If you tuned in to Tuesday’s afternoon affair between the rival Penguins and Flyers, it looked nothing like a normal exhibition game. Even without fans in the stands, both teams found a way to play a fast-paced, highly physical game considering. The Flyers had a lot of positives to take away from this exhibition. Here is some analysis of the Flyers’ overall performance.
1) Neutralize the neutral zone
The Penguins had a few odd-man rushes, but for the most part, the Flyers were able to shut them down in the neutral zone. Kevin Hayes and Sean Couturier were able to provide a solid defensive one-two punch to limit the Pens from making stretch passes and utilizing the neutral zone to make an offensive zone entry. The Flyers defense frequently applied pressure at the blue-line as well, forcing the Pens to dump in the puck and frequently turn it over to the Flyers’ defense. The Flyers’ strategy worked well and stifled many fast-break type plays attempted by the Penguins.
2) Apply deep high-pressure in the offensive zone
The Flyers were relentless in the offensive zone, attacking opposing defenders and causing turn-overs as the Penguins attempted to transition the puck up the ice. All four Flyers’ lines were firing on all cylinders and it showed.
3) Using puck possession as a penalty-killing tactic
This strategy may even be considered somewhat progressive in coaching circles. A more traditional tactical approach on the penalty kill involves the forwards taking away space at the points in the defensive zone in either a diamond or square formation, and all players on the ice dumping the puck out of the defensive zone as quickly as possible. In contrast, the Flyers’ appeared to be utilizing the strengths of their players in penalty killing roles.

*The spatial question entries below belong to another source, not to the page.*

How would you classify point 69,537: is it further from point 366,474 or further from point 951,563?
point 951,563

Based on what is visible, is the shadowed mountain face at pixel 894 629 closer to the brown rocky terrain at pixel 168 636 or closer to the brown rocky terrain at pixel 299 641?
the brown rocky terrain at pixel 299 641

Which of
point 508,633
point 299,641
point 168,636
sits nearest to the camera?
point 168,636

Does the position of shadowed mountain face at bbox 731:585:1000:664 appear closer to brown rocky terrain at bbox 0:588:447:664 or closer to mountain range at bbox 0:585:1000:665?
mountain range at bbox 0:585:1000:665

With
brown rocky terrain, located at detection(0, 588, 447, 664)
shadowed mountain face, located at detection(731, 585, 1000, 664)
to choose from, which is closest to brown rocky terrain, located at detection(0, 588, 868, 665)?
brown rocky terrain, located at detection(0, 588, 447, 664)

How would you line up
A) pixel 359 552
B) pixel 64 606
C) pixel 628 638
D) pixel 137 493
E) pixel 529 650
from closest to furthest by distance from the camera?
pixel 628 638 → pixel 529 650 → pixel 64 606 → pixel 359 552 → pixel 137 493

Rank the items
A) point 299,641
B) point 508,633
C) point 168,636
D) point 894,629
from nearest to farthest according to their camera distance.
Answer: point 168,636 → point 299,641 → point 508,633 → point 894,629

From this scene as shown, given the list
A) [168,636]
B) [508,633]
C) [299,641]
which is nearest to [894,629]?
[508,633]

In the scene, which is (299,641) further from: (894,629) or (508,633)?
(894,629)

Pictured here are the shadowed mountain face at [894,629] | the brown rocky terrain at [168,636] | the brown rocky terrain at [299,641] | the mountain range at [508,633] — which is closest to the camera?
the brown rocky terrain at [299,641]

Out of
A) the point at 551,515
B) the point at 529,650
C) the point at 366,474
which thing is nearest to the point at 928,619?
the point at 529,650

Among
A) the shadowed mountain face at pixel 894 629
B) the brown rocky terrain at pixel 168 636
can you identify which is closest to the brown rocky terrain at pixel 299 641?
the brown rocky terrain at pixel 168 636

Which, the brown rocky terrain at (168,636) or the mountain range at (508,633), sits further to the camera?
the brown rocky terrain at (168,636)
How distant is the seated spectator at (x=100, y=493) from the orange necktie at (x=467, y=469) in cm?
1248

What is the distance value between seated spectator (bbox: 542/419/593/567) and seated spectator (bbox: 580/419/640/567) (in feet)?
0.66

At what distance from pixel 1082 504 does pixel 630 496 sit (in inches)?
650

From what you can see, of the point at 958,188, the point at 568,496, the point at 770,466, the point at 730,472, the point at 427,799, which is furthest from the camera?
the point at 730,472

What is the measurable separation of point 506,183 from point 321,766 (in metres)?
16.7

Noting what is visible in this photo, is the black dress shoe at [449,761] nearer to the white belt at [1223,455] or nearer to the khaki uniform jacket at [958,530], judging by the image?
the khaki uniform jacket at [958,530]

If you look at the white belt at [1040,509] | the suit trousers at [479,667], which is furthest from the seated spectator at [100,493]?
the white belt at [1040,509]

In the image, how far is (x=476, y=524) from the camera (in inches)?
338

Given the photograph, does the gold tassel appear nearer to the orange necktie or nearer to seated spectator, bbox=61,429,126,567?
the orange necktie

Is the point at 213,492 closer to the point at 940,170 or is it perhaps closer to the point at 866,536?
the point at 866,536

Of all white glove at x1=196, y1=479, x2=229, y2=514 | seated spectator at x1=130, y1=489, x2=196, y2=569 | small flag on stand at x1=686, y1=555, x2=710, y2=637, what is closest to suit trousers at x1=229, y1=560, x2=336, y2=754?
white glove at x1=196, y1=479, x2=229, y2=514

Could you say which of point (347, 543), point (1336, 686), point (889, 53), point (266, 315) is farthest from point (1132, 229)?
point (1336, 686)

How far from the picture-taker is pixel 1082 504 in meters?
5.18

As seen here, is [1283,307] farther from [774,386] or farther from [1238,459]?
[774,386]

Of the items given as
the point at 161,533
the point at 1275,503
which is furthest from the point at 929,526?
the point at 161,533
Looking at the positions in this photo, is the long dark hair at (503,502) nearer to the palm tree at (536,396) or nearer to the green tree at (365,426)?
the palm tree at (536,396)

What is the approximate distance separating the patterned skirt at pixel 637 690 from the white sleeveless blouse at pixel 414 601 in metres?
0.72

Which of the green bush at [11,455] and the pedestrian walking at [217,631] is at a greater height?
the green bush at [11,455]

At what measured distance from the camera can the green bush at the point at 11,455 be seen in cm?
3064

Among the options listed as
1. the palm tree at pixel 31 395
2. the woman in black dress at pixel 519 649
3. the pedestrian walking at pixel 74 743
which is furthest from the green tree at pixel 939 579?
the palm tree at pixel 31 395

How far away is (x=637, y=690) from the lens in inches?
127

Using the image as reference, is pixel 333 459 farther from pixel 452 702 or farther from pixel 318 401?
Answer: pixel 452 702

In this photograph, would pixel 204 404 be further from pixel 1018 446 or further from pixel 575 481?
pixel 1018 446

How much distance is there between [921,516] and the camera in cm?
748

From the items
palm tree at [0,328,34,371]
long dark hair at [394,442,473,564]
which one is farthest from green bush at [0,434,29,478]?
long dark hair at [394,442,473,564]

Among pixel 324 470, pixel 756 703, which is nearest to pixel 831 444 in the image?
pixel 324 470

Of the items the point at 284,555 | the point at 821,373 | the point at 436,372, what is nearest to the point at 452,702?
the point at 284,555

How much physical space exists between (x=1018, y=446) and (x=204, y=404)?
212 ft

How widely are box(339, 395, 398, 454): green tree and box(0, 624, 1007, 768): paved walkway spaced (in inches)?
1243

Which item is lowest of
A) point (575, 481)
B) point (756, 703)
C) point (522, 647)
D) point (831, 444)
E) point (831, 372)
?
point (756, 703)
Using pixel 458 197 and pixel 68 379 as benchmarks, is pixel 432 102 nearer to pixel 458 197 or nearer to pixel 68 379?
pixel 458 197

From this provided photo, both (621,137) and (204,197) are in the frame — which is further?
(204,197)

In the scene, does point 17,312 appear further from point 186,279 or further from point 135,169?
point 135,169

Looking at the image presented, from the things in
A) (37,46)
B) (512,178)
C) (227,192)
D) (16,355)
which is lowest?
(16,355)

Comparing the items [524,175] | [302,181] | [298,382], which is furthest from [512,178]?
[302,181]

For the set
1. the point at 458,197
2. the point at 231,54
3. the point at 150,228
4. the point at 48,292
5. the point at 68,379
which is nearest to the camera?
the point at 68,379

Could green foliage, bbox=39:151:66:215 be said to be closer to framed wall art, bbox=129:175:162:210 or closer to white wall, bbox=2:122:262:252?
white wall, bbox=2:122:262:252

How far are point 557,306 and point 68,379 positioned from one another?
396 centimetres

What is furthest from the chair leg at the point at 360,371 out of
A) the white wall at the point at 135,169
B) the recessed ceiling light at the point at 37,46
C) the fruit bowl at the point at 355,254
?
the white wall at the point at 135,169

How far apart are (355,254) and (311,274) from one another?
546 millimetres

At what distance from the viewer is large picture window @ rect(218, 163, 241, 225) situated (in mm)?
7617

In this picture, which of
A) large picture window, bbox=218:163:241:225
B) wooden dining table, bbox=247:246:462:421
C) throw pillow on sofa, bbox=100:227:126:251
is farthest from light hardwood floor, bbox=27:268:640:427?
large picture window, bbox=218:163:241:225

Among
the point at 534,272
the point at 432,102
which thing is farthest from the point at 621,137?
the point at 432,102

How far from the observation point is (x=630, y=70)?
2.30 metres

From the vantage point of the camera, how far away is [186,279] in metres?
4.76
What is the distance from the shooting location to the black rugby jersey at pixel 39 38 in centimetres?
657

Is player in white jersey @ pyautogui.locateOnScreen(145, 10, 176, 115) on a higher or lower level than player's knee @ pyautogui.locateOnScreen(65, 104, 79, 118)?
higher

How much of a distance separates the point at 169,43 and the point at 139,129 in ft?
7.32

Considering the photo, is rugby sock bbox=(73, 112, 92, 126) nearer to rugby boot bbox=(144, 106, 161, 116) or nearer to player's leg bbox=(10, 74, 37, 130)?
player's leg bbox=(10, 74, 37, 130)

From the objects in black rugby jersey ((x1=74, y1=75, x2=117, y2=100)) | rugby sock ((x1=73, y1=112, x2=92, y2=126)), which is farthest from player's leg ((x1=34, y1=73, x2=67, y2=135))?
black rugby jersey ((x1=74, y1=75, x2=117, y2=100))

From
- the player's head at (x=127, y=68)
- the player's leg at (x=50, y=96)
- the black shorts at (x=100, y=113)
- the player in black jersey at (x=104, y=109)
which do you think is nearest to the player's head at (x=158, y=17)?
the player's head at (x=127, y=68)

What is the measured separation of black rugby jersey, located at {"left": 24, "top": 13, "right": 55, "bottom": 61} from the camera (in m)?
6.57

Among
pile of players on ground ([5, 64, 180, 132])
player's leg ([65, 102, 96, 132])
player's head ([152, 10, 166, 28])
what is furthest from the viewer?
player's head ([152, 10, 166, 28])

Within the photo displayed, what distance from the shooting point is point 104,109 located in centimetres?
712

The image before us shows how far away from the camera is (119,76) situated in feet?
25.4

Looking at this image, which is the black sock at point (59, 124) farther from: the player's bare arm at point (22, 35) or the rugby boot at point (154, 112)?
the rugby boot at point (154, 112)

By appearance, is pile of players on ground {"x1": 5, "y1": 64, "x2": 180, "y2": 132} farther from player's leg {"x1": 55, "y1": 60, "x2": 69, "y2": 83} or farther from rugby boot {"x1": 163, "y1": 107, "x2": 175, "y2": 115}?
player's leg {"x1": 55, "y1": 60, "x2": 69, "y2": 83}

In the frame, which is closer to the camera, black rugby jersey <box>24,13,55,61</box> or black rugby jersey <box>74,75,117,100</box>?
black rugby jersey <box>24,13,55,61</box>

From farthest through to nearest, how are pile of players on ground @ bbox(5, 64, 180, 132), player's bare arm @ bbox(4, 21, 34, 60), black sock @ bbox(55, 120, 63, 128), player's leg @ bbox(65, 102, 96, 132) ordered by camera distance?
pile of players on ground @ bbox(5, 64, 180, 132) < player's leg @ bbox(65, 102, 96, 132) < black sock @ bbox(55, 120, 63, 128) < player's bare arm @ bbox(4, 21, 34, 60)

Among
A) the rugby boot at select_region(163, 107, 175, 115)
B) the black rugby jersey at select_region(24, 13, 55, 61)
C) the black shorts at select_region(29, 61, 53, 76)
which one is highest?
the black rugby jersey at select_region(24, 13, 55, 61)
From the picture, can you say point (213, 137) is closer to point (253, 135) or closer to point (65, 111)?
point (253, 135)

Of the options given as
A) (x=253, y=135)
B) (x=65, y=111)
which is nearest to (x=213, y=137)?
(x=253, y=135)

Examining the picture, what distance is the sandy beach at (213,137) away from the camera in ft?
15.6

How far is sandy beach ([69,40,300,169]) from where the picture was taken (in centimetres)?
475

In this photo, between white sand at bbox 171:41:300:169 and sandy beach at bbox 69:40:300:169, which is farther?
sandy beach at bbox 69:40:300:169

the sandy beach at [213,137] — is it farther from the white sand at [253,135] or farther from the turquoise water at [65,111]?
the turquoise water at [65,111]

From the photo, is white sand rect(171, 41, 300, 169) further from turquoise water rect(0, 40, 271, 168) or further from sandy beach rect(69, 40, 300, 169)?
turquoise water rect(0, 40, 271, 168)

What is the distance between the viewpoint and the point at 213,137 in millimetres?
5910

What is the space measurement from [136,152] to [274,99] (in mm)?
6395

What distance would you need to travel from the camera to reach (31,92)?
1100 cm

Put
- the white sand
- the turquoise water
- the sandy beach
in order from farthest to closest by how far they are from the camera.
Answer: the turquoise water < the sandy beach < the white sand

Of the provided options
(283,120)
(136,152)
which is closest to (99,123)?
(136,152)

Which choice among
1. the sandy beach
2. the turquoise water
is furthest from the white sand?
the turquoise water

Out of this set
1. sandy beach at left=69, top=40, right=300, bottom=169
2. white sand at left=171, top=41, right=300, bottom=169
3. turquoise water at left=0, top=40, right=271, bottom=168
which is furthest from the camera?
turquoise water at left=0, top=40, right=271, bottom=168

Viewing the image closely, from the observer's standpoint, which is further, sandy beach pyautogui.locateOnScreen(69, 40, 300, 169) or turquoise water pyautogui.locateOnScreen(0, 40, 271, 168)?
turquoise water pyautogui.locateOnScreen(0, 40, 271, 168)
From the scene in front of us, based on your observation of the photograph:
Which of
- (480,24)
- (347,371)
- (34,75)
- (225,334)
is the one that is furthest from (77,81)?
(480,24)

Kevin Hayes and his ability to use his size and reach to maintain puck possession in all zones were utilized well on the penalty kill. The Flyers chose to pass the puck around while even creating short-handed opportunities on the penalty kill rather than just dump the puck down the ice. It’s a strategy that worked, as the Pens did not convert on the power play and their shot attempts were vastly limited.
4) Push attacking forwards to the outside
Carter Hart is a technically sound goalie and excels when facing down shooters using angles to his advantage. Hart was able to stop 11 of 12 shots in large part due to the quality of shots the Penguins had against him. The Pens defenders and centers in particular helped forced shooters to the outside and took away opportunities. If they are able to do this regularly when the playoffs officially start, the Flyers will be a defensive force to be reckoned with.
1) Kevin Hayes
Hayes had a monster game, dominating offensively and defensively in all three periods and overtime. Hayes did what he does best: utilizing his size, great hands, and reach to create turn-overs and provide offensive opportunities. He was the Flyers’ best player tonight.
2) Sean Couturier
Couts had a stand-out first period and a bit of a quiet second and third. However, for the NHL’s best two-way center, “quiet” isn’t necessarily a negative descriptor. Couturier had some killer passes to set-up his teammates throughout the game and frequently took away time and space from the Penguins top line, forcing turnovers and taking away scoring opportunities. Couturier looked like he was in mid-season form, a rarity considering the 4.5-month layoff.
3) Scott Laughton
Laughton employed the old Datsyukian deke late in three-on-three overtime to score the game-winner. Overall, Laughton had a solid game playing on the second-line, forechecking strongly and setting up his teammates well.
Overall, the Flyers had an excellent first game back after a long hiatus. Fans can hope that the coaching tactics and strategies employed will continue to have a lasting influence on the Flyers’ ability to stifle offenses, create turn-overs, and capitalize on offensive opportunities.